Several technicians work for a small number of doctors, so that each 30-60 minute appointment doesn't eat 30-60 minutes of the attending's time. Anything that we do or don't do is ultimately the physician's responsibility, and can be called into question in court. A chart note is a legal record of what happened during the visit, and has to treated as such and amended by strict protocols.
So, yes, the doctor is the one on the phone all day, if in a distributed sense. Any time that I spend sitting on my ass and hoping that either I die or this cockamamie hold music that someone dug out of the dumpsters outside of Hell's orchestra circa 1963 will just please end, whichever comes first, is time not spent tending to someone in the building or answering a question that takes all of 3 minutes to do. That is time that the doctor is losing to what could be charitably described as "smooth jazz as described to an alien that cannot perceive sound".
>A chart note is a legal record of what happened during the visit, and has to treated as such and amended by strict protocols.
Tangentially, this is a big part of why medical transcriptionists are a thing and continue to be a thing even though most doctors know how to type now and text-to-speech software is available for docs who prefer dictating notes. The actual transcribing is only part of what medical transcriptionists do, and the other big parts (cleaning up causal notes into a formal legal document, and recognizing and flagging possible mistakes for the doctor to double-check) remain important.
It's a pretty good job if you can get into it. A former coworker of mine loves it.

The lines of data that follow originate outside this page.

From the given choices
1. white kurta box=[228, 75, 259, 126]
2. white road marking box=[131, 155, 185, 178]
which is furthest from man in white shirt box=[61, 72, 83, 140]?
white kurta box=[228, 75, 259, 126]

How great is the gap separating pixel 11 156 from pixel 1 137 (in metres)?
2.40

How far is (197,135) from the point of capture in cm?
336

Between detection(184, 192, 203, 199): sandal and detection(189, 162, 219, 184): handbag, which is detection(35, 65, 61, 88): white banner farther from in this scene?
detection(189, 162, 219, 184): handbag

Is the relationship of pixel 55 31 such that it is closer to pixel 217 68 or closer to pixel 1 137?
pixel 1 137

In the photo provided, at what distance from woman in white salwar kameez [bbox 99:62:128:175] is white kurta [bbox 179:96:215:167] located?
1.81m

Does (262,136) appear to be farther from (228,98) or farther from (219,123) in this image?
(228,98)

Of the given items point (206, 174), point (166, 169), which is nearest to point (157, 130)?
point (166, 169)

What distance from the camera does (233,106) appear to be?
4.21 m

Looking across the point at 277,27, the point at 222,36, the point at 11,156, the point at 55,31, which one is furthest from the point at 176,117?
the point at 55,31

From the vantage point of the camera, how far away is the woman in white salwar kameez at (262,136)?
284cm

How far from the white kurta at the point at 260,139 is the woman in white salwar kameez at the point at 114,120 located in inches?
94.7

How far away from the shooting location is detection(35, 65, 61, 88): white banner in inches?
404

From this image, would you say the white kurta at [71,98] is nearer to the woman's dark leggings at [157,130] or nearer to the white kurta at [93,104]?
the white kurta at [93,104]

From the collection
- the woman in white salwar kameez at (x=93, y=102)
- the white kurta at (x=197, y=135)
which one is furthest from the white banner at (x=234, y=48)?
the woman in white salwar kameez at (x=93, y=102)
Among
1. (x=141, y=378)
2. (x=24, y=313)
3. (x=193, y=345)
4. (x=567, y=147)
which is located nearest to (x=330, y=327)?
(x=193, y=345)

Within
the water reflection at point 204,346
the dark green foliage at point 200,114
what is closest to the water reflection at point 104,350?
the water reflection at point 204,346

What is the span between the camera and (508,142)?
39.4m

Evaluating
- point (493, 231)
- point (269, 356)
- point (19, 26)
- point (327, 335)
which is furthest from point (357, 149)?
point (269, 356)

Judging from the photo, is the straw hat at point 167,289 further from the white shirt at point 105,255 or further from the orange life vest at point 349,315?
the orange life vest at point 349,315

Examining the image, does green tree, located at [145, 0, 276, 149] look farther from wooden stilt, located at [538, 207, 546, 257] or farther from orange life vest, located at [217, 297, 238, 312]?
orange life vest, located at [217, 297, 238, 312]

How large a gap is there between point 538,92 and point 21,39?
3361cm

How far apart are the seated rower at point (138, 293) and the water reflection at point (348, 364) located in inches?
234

You can even outsource it, just call InsuriCall on a toll-free number and have your Medical Assessment Number ready and they'll call the insurer and pharmacist for you (for a fee).
Some hospitals have drug reimbursement specialists whose full time job is doing this sort of thing. Some physicians hire medical secretaries, but how good they are and how devoted they are to this aspect of their jobs vary a lot.
Finally, an ACX post to vindicate my absolute seething hatred of deliberately confusing phone trees. Any utilitarian argument for the joys and benefits of widespread automation that does not seem to acknowledge this unparalleled evil earns my immediate suspicion.